Let's say I have an object called Person. Person internally loaded an UIImage called "person.png".

In my app i create many Person objects, creating and even deleting them at runtime.

Since a Person object internally has a retained reference to UIImage, does this mean each Person has a unique memory allocation for the image?

Or do all Person objects point to the same memory location for the image?

+1  A: 

If your Person instance uses retain for its reference to a UIImage instance, then it is pointing to one instance of that image somewhere in memory.

If you use copy instead of retain, you will have a unique instance of UIImage.

Consider taking a look at the Apple reference on memory management.

Alex Reynolds
+2  A: 

Well, it depends on how you're getting the UIImage.

Are you using +[UIImage imageNamed:] each time you create a new Person object? If so, UIKit caches the image and returns references to a single copy in memory. You retain it to make sure it stays loaded, then release it when you're done referencing it, but only one UIImage object is created in memory.

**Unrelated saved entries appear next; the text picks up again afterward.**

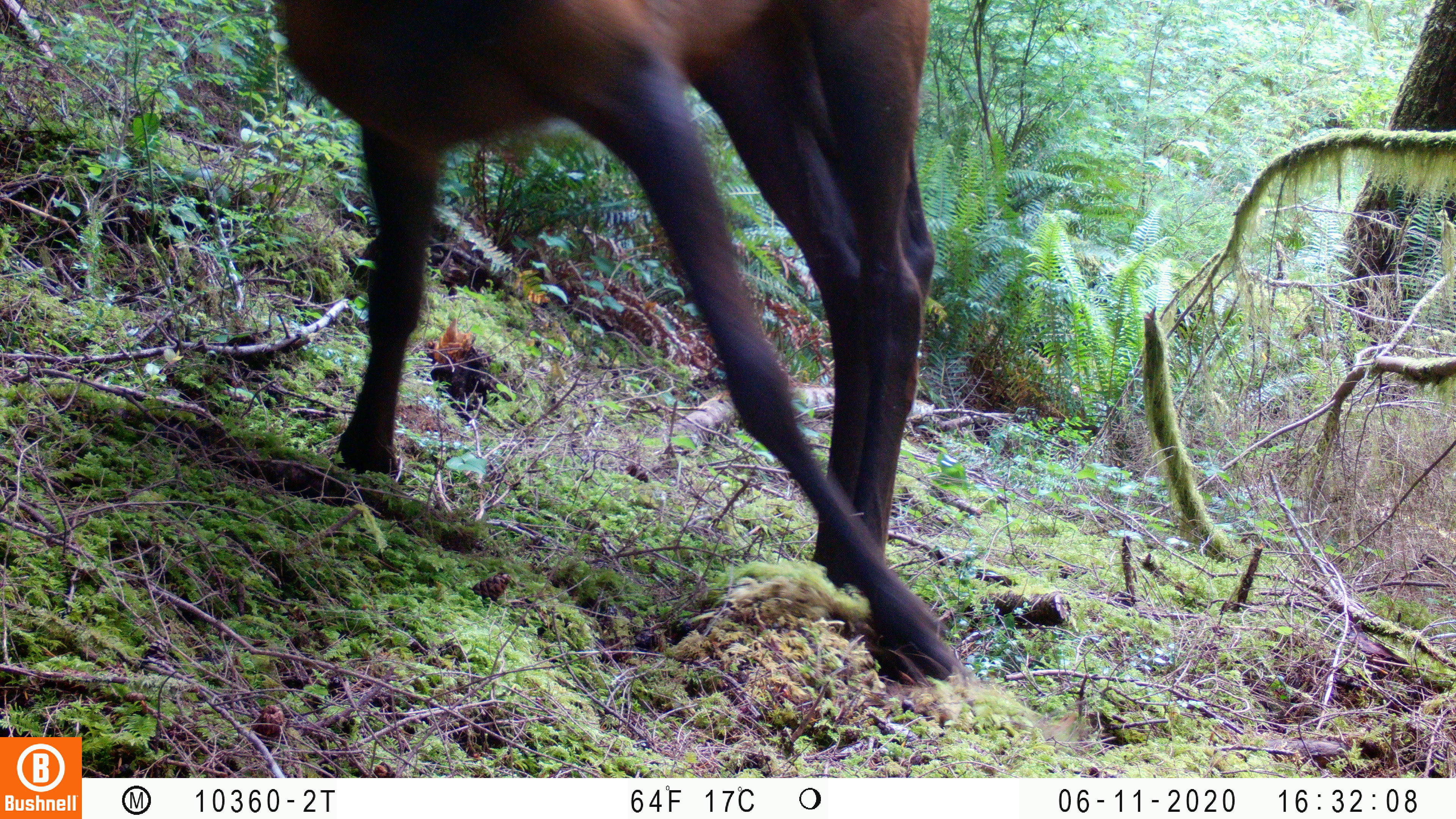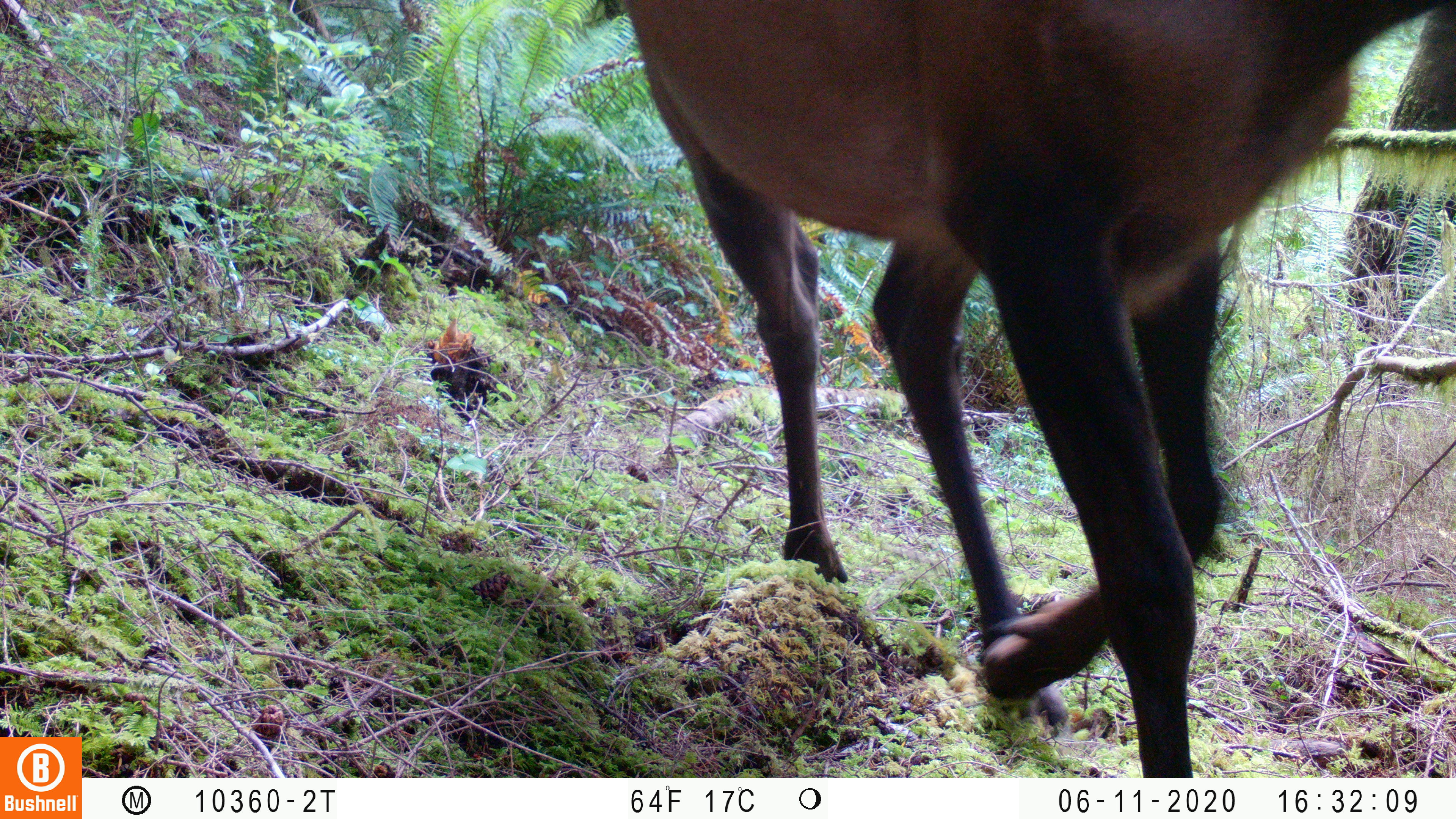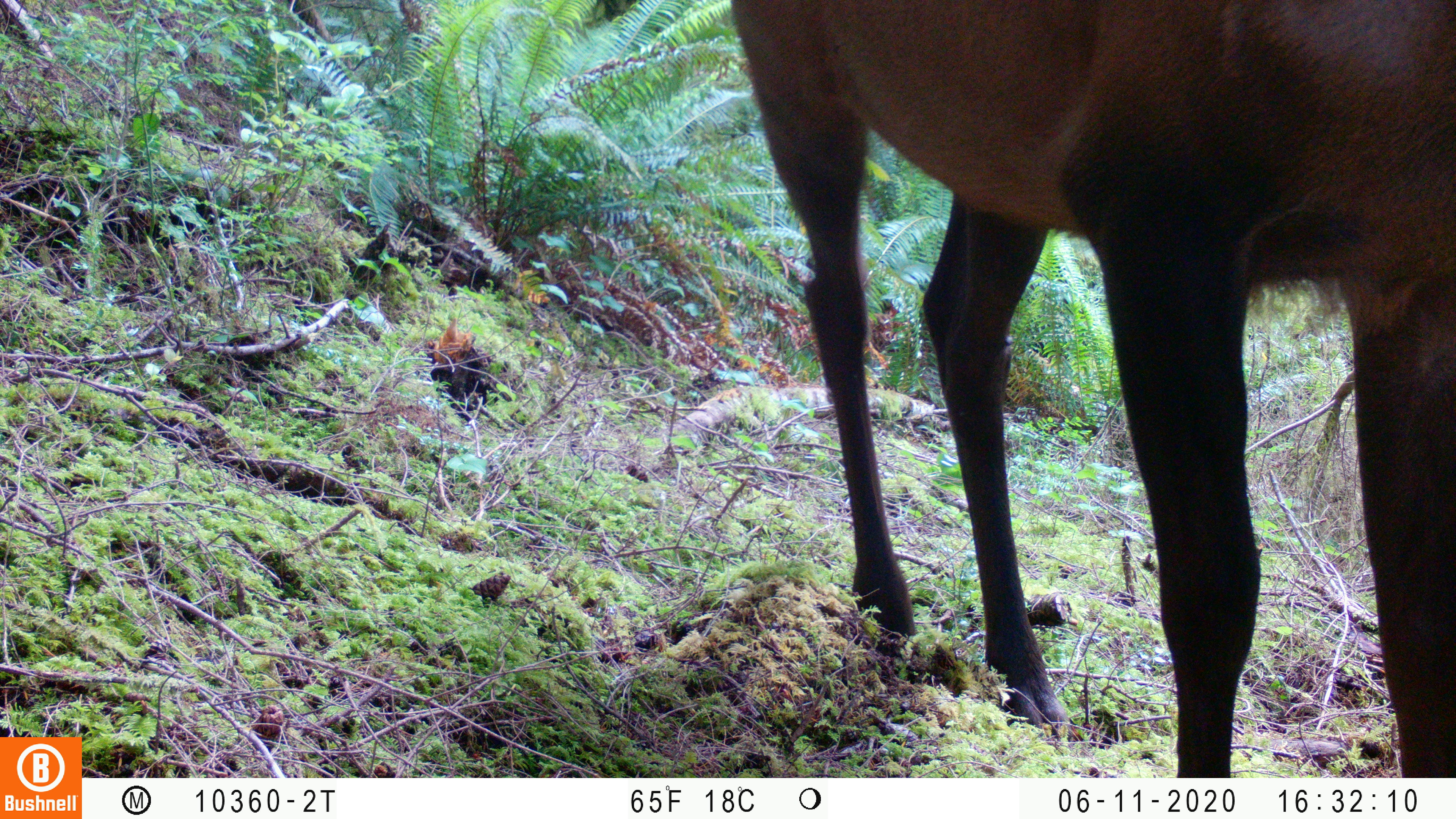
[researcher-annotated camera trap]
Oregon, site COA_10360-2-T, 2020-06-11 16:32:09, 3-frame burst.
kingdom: Animalia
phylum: Chordata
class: Mammalia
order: Artiodactyla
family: Cervidae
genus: Cervus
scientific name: Cervus canadensis roosevelti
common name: roosevelt elk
Roosevelt elk (Cervus canadensis roosevelti).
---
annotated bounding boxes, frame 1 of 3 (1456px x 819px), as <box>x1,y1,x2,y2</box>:
roosevelt elk: <box>270,0,958,691</box>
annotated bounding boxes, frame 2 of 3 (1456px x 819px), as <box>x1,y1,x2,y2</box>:
roosevelt elk: <box>626,0,1447,766</box>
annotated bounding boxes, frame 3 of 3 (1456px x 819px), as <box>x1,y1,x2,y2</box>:
roosevelt elk: <box>728,1,1453,774</box>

If, on the other hand, you're calling +[UIImage initWithData:] or [[UIImage alloc] initWithContentsOfFile:] you're creating a new copy in memory each time (and you probably need to stop that :)

Jon Gotow
Right, I am definitely using imageNamed.
Then you're fine - just remember to retain/release as appropriate. And if you're loading lots of images with imageNamed, be aware that under iPhone OS 2.0 those cached images aren't unloaded even when you're done with them. Some people have run out of memory when loading lots of large images, though this is reportedly fixed in iPhone OS 3.